# Buddy



## Pawsy6 (Jan 24, 2009)

Buddy 


Well everyone I am just about ready to give up.
Buddy is getting very aggressive with me. And if he does ever let us touch him,
he will bit and fly away from us.
I don't know what to do, we are thinking of selling him and whom ever gets him
can have better luck with him.
It breaks my heart, but I have tried everything everyone has said and he is not
a very nice bird any more.
I have not made any chages or anything like that.
Very upset.

Laura


----------



## braveheartdogs (May 14, 2009)

Pawsy6 said:


> Buddy
> 
> 
> Well everyone I am just about ready to give up.
> ...


Hi Laura,

What have you tried so far? I don't think that selling Buddy is necessarily a good idea because it is probably going to create even more stress and anxiety for him. 

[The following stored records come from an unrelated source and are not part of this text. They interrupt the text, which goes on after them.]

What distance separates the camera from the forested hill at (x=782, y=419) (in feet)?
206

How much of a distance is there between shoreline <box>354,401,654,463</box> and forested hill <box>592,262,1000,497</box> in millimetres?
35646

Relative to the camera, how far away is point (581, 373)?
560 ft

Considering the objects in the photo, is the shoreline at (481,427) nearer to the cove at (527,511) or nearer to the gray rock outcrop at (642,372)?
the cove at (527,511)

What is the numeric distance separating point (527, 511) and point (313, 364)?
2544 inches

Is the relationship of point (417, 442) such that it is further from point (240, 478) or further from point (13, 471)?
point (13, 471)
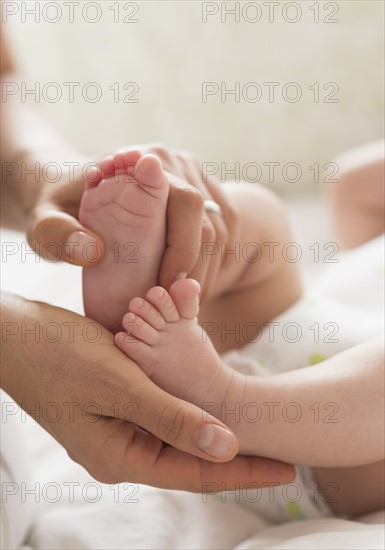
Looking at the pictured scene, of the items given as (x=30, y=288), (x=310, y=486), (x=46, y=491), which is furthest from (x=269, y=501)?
(x=30, y=288)

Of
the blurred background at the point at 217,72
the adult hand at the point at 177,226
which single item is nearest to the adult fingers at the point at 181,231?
the adult hand at the point at 177,226

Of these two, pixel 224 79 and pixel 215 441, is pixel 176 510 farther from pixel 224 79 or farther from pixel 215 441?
pixel 224 79

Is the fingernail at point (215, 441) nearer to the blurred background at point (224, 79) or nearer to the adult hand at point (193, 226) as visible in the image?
the adult hand at point (193, 226)

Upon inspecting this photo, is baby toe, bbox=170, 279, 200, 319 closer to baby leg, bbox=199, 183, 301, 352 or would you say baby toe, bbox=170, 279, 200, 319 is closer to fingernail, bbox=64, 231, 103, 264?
Result: fingernail, bbox=64, 231, 103, 264

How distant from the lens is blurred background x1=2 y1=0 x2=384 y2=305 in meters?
1.48

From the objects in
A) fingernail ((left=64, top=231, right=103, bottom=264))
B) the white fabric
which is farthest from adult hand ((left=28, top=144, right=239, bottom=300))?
the white fabric

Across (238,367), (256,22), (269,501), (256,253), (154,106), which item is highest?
(256,22)

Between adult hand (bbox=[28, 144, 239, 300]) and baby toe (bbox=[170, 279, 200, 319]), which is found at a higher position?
adult hand (bbox=[28, 144, 239, 300])

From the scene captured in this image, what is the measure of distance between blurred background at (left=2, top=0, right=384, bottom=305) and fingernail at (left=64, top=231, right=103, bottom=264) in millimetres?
775

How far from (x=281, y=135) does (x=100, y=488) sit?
97cm

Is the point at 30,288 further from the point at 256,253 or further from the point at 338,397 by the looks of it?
the point at 338,397

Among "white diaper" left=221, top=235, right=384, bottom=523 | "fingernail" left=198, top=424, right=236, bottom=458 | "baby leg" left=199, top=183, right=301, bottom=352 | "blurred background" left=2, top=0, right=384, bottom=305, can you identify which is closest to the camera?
"fingernail" left=198, top=424, right=236, bottom=458

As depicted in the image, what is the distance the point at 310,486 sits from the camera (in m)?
0.78

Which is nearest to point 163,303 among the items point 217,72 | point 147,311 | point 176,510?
point 147,311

Have you tried just doing training with millet inside his cage so that he doesn't feel pressured and so that you can't get bitten?

Vicki


----------



## xxxSpikexxx (Jul 30, 2007)

Could you have him clipped so he will be a bit more dependent on you. Here is a good video about training your tiel  http://www.birdchannel.com/bird-magazines/bird-talk/2009-june/taming-of-tiel.aspx


----------



## sweetrsue (Jul 8, 2008)

It appears you need this as well. I just posted it on another thread:
* Taming and training is best done in a small room with few distractions. Training involves acceptance and trust between you and your cockatiel. Speak softly to the bird to calm it and always move slowly. Start from the floor and approach the bird from the side rather than head on.; With a treat held between two fingers, coax it onto your hand. It may try to fly and you may have to repeat this several times. Once it's on your hand, then you start having it step up from one hand to the other. If a bird bites hard and persists with biting, you've had him out too long. Repeat the hand-taming lessons several times a day but for short periods of time, about 10 minutes a session.
*


----------



## Pawsy6 (Jan 24, 2009)

Buddy was tamed, he would let us pick him up, he would go all around the house with us. He never tried to bite us.
And over the past week or so he don't want us near him at all, only if we are changing his cage or putting a treat up for him. If we try to get him to set up he bites.And if and when he does step up he will bit and fly back to his cage. We never take him out of his cage, we let him come out and then try to get him on our hand. When he is on his cage is when he bites the most and runs all over the top of the cage.
Before he was like this he was sweet and we could go get him any time and he was good and stepped up on our hand and walked all around the house with us.
Every day his is getting more and more aggressive.The biting is getting harder and harder every day.


----------



## Raven2322 (Mar 1, 2008)

Pawsy6 said:


> Buddy was tamed, he would let us pick him up, he would go all around the house with us. He never tried to bite us.
> And over the past week or so he don't want us near him at all, only if we are changing his cage or putting a treat up for him. If we try to get him to set up he bites.And if and when he does step up he will bit and fly back to his cage. We never take him out of his cage, we let him come out and then try to get him on our hand. When he is on his cage is when he bites the most and runs all over the top of the cage.
> Before he was like this he was sweet and we could go get him any time and he was good and stepped up on our hand and walked all around the house with us.
> Every day his is getting more and more aggressive.The biting is getting harder and harder every day.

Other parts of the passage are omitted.